Philosophy

Software should be
invisible

These seven principles are immutable. They are the yardstick for every feature, every pull request, every design decision.

01

0% CPU idle & RAM frugality

The foundational rules. If you're not touching the keyboard, FerrisPad is asleep. We strictly reject background noise — indexers, file watchers, or daemons that run without your intent.

0%
CPU when idle

No timers, no polling, no background threads. The event loop sleeps until you act.

~3 MB
RAM at idle

Specialized allocation strategies and active memory management return resources to the OS.

0
Child processes

Single binary, single process. No language servers, no watchers, no hidden daemons.

02

True event-driven design

Features must be reactive, not proactive. Nothing runs in the background unless you asked for it.

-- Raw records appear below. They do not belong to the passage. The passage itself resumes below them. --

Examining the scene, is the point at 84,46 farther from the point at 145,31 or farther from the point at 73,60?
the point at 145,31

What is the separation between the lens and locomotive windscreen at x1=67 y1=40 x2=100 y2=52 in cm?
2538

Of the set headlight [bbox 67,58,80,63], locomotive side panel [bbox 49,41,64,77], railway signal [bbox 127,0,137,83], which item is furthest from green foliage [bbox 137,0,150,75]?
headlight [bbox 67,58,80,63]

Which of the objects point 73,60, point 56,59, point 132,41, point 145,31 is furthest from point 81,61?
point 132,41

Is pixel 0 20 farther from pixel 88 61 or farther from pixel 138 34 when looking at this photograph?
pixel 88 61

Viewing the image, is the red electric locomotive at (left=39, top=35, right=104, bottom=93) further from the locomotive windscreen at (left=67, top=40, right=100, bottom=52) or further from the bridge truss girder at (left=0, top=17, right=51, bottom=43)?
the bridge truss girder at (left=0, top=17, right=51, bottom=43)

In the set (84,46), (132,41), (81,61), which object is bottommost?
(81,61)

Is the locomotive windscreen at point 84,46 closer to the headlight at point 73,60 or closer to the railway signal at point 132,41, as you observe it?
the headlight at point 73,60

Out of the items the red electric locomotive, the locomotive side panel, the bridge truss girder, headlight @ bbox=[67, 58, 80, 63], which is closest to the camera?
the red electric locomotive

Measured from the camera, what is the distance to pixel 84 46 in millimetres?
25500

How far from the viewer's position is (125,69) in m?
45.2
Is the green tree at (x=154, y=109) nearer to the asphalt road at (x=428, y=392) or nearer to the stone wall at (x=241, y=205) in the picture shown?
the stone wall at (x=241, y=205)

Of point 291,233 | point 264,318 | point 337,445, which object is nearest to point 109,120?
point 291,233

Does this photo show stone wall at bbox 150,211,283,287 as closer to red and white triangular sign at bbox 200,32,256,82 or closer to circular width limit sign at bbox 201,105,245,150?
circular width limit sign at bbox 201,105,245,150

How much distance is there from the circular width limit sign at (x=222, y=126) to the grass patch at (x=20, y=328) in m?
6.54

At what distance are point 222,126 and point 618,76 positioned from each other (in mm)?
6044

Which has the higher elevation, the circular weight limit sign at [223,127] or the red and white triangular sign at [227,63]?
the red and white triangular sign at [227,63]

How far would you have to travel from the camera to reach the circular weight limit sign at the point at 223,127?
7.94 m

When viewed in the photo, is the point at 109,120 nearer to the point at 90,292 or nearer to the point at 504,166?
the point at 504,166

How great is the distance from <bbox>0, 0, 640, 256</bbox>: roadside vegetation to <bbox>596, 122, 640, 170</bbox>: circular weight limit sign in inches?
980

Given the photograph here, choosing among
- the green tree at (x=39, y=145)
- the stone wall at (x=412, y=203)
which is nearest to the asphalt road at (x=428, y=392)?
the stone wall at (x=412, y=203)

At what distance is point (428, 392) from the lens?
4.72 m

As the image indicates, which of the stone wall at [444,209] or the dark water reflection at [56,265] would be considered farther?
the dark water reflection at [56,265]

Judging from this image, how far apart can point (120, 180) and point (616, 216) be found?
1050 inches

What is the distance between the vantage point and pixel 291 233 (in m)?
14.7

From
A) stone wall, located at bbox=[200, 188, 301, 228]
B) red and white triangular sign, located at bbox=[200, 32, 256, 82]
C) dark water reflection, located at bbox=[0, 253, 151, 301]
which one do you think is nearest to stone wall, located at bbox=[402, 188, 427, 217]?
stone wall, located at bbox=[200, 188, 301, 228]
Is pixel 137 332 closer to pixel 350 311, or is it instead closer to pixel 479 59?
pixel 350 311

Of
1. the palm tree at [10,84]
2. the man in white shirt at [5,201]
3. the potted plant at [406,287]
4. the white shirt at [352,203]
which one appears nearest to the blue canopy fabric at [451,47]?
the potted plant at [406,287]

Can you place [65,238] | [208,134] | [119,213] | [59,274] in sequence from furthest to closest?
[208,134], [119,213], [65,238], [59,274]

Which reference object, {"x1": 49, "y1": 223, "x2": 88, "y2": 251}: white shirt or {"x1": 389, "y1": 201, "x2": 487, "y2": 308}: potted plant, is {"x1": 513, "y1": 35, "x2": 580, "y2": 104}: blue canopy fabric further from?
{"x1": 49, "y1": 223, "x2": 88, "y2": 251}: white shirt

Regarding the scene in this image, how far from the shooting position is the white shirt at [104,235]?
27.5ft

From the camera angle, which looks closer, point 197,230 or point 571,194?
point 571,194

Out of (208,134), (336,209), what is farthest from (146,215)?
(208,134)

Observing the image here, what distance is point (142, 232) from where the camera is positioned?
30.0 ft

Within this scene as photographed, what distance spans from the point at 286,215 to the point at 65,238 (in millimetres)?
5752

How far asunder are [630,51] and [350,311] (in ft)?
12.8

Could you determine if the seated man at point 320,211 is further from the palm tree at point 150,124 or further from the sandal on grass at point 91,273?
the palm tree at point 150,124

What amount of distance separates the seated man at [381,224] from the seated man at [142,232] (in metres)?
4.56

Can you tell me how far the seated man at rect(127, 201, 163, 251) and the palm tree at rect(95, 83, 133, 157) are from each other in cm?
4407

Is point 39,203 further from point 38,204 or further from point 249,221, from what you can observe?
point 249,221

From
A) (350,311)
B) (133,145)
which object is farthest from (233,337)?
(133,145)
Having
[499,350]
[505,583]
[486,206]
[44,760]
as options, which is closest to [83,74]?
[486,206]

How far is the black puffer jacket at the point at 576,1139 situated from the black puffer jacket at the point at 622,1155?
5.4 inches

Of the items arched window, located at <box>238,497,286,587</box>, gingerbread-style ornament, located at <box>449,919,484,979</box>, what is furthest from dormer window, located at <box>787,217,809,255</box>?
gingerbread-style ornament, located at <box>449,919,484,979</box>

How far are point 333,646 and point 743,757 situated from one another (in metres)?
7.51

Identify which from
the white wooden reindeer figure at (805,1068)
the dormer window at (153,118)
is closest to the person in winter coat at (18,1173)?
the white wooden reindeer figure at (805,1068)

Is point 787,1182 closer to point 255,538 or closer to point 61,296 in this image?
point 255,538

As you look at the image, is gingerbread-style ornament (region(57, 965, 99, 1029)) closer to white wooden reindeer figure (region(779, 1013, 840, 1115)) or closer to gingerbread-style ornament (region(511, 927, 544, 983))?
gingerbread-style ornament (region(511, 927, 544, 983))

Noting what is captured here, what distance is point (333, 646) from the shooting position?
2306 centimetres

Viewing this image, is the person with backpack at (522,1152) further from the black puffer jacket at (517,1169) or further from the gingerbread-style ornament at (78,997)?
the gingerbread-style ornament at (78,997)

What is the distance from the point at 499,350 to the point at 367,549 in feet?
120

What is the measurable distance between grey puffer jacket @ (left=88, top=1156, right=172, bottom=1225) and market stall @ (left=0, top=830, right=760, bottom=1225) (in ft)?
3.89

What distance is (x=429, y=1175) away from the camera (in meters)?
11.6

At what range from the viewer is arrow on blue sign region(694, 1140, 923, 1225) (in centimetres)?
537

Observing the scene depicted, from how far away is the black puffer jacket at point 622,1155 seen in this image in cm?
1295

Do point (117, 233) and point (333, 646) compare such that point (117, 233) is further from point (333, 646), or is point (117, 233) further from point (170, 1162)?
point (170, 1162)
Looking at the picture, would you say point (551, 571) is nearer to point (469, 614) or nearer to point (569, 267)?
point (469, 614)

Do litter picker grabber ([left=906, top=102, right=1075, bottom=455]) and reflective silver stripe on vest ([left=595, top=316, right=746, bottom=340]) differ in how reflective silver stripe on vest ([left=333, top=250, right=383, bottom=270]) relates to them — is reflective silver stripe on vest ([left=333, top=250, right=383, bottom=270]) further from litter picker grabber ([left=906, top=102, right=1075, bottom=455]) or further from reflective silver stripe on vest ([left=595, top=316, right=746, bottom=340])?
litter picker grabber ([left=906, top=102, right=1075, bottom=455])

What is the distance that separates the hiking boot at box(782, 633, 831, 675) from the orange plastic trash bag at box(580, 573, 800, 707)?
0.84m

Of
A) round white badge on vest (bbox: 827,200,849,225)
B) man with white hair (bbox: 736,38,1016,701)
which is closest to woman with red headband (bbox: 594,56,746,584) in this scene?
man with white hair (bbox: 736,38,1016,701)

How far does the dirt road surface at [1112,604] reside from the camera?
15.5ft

Passive aids — yes. Syntax highlighting, line numbers, UI organization (tabs & groups). These respond to what's on screen.

Active processes — no. No LSP, no background code analysis, no constant disk searching. If it runs without you asking, it doesn't belong here.

03

Instant utility

Speed is the primary feature. FerrisPad must open instantly. We reject any architectural change that introduces splash screens, loading delays, or runtime initialization lag.

No splash screen. The window appears with your last session already loaded.

No warmup phase. Highlighting, navigation, and search are instant from the first keystroke.

No degradation at scale. A 2 GB file opens as fast as a 2 KB file.

04

Single self-contained binary

Zero runtime dependencies. While FerrisPad leverages the Rust ecosystem at compile time, the result is a single, auditable executable.

No external runtimes. No Node.js, no Python, no JVM.

Statically linked. Scripting capabilities like Lua are compiled into the binary.

Minimal attack surface. Fewer dependencies means fewer vulnerabilities to audit.

05

Extensions that respect the core

We welcome contributions and plugins, but both must honor the event-driven architecture.

Accepted: passive, reactive features — formatting on save, on-demand transformations.

Rejected: background crawlers, constant indexing, persistent background logic.

Sandboxed by default. No arbitrary file access, no unrestricted commands. User consent required for sensitive operations.

06

Privacy & security are binary

We do not collect telemetry. There are no "anonymous pings" or usage stats. We rely exclusively on active user feedback via GitHub.

Auto-updates are lifecycle events. Check once at launch, then terminate. The 0% CPU rule is preserved.

Memory safety. Rust's ownership model eliminates buffer overflows and use-after-free. We minimize unsafe and treat all external input as untrusted.

07

Digital ergonomics

The editor must "feel" right. We prioritize stability, predictability, and a clean interface that minimizes cognitive load. We focus on features that help you organize your mind, not features that try to "understand" your code.

"Built for speed, reliability, and peace of mind."